In fact, to demonstrate how easy it is to get some very rudimentary speech-driven AI working, I decided to code a little test tonight. I set aside some time for it and went to work. 15 minutes later I was done. Turns out .NET 3.0 has speech recognition built into the System.Speech.Recognition namespace. The result is this:

Download it here
(requires .NET 3.0 and XNA 2.0)

You say some variation of top, bottom, left, right or center to move the ball to that position on the screen. It’d be trivial to translate that into a 3D space based on a first-person perspective (though “front” might be a good word).
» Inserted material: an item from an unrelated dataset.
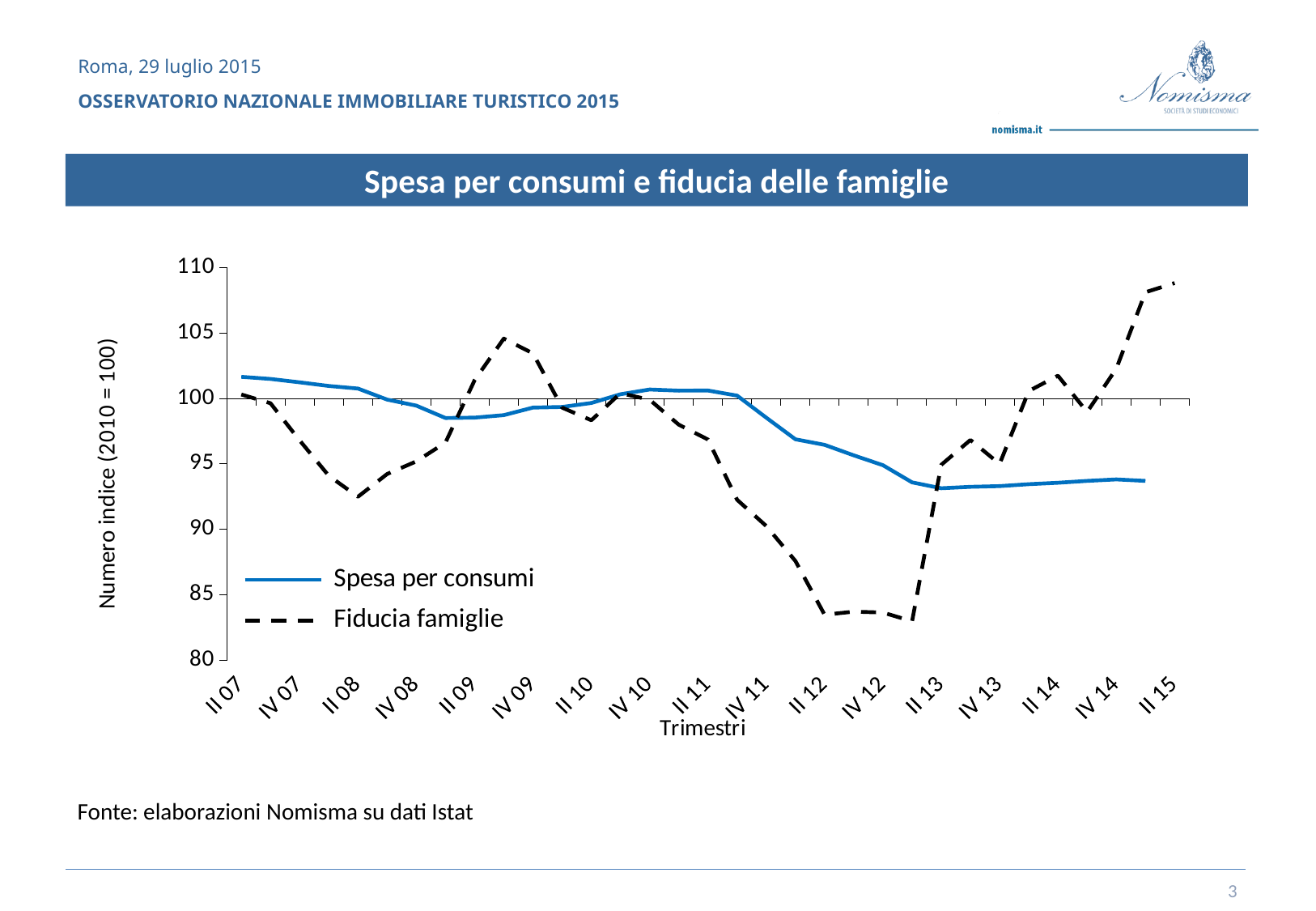
What is the label of the y axis? Numero indice (2010 = 100) What kind of chart is shown on the slide? Line chart At II 12, which series has the higher value, Spesa per consumi or Fiducia famiglie? Spesa per consumi Is the value of Fiducia famiglie at II 15 greater or less than 105? greater How many series does the legend list? 2 Is the value of Fiducia famiglie at II 12 greater or less than 85? less How many quarter labels are shown on the x axis? 17 Does Spesa per consumi rise or fall between IV 10 and II 13? Fall What is the title of the chart? Spesa per consumi e fiducia delle famiglie Is the value of Spesa per consumi at II 13 greater or less than 95? less At which quarter does Fiducia famiglie reach its highest value? II 15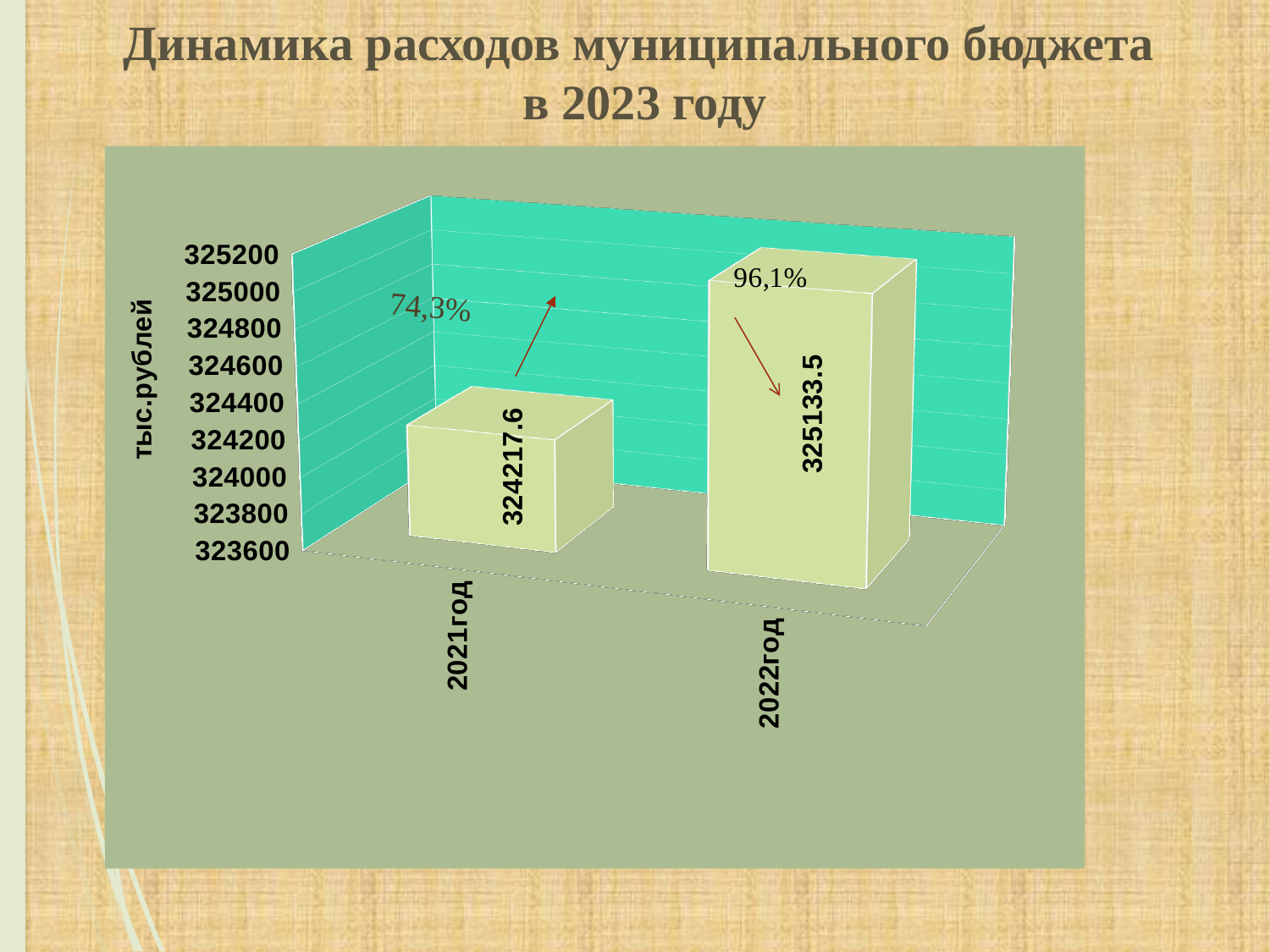
What is the value for 2021год? 324217.6 Do the values rise or fall from 2021год to 2022год? rise Which category has the highest value? 2022год What is the difference between the values for 2022год and 2021год? 915.9 What is the value for 2022год? 325133.5 Which is larger, the value for 2021год or the value for 2022год? 2022год Is the value for 2021год greater or less than 324400? less What is the label of the vertical axis? тыс.рублей Is the value for 2022год greater or less than 325000? greater What kind of chart is shown on the slide? bar chart Which category has the lowest value? 2021год How many categories are shown on the x axis? 2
It could also be more context-sensitive – e.g. maybe “on the left” after “the door” would refer to the left side of the hall instead of the player’s current “left”.

So what are your thoughts? Why aren’t we seeing this in games already? Are there games that do something like this? I know there are games that use sound recognition, but why wouldn’t the more popular games use voice recognition? I looked for patents, and there are a couple, but they seem very specific, and not really applicable to the first-person genre. Other than taking system resources (which with more powerful systems should be less of an issue), what reasons are there for this not being in games already?